▶ _OBJECTIVE_
Write down every entry below once more, exactly.

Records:
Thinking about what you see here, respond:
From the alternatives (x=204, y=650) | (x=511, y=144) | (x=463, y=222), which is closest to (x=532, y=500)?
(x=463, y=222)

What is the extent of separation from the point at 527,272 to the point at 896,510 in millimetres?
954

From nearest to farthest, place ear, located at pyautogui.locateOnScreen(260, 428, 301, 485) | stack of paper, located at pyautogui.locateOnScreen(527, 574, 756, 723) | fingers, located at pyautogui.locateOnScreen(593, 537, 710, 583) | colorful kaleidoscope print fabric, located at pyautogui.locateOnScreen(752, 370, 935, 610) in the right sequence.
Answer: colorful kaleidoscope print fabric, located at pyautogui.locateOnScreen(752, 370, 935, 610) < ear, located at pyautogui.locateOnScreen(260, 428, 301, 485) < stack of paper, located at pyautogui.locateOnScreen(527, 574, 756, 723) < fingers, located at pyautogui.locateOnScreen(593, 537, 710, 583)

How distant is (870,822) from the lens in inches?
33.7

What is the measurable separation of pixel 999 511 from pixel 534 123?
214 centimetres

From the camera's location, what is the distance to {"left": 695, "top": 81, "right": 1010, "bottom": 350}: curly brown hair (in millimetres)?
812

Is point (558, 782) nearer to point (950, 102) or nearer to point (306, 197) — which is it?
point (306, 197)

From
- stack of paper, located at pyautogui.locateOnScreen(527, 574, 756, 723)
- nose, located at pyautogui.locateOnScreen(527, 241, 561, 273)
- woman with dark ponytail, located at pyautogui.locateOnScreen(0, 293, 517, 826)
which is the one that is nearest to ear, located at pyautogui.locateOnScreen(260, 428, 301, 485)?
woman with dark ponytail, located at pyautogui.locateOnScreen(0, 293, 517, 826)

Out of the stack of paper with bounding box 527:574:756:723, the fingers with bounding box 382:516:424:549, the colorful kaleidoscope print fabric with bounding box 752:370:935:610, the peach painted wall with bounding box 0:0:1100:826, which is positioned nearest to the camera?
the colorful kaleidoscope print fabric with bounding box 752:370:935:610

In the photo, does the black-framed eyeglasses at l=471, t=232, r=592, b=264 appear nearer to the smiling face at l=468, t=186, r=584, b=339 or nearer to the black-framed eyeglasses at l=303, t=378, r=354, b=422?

▶ _WRITTEN REPLY_
Thinking about what you see here, respond:
From the alternatives (x=204, y=650) | (x=511, y=144) | (x=463, y=222), which is closest to (x=532, y=500)?
(x=463, y=222)

What is the extent of separation from the point at 527,272 to the point at 896,510 in millimetres?
954

From nearest to farthest, place ear, located at pyautogui.locateOnScreen(260, 428, 301, 485) | stack of paper, located at pyautogui.locateOnScreen(527, 574, 756, 723) | fingers, located at pyautogui.locateOnScreen(593, 537, 710, 583) | colorful kaleidoscope print fabric, located at pyautogui.locateOnScreen(752, 370, 935, 610) in the right sequence.
Answer: colorful kaleidoscope print fabric, located at pyautogui.locateOnScreen(752, 370, 935, 610) < ear, located at pyautogui.locateOnScreen(260, 428, 301, 485) < stack of paper, located at pyautogui.locateOnScreen(527, 574, 756, 723) < fingers, located at pyautogui.locateOnScreen(593, 537, 710, 583)

How distant is (870,822) from the lens in inches?
33.7

What is the measurable separation of pixel 999 511 from pixel 534 123?
214 centimetres

From the camera's location, what is the distance to {"left": 695, "top": 81, "right": 1010, "bottom": 350}: curly brown hair (in millimetres)?
812

Is point (558, 782) nearer to point (950, 102) or nearer to point (306, 197) — which is it?
point (306, 197)

From
- stack of paper, located at pyautogui.locateOnScreen(527, 574, 756, 723)
- nose, located at pyautogui.locateOnScreen(527, 241, 561, 273)
- woman with dark ponytail, located at pyautogui.locateOnScreen(0, 293, 517, 826)
which is the one that is nearest to ear, located at pyautogui.locateOnScreen(260, 428, 301, 485)?
woman with dark ponytail, located at pyautogui.locateOnScreen(0, 293, 517, 826)

Out of the stack of paper with bounding box 527:574:756:723, the fingers with bounding box 382:516:424:549, the colorful kaleidoscope print fabric with bounding box 752:370:935:610, the peach painted wall with bounding box 0:0:1100:826, which is positioned nearest to the camera?
the colorful kaleidoscope print fabric with bounding box 752:370:935:610

In the photo, does the black-framed eyeglasses at l=471, t=232, r=592, b=264 appear nearer to the smiling face at l=468, t=186, r=584, b=339 or nearer to the black-framed eyeglasses at l=303, t=378, r=354, b=422?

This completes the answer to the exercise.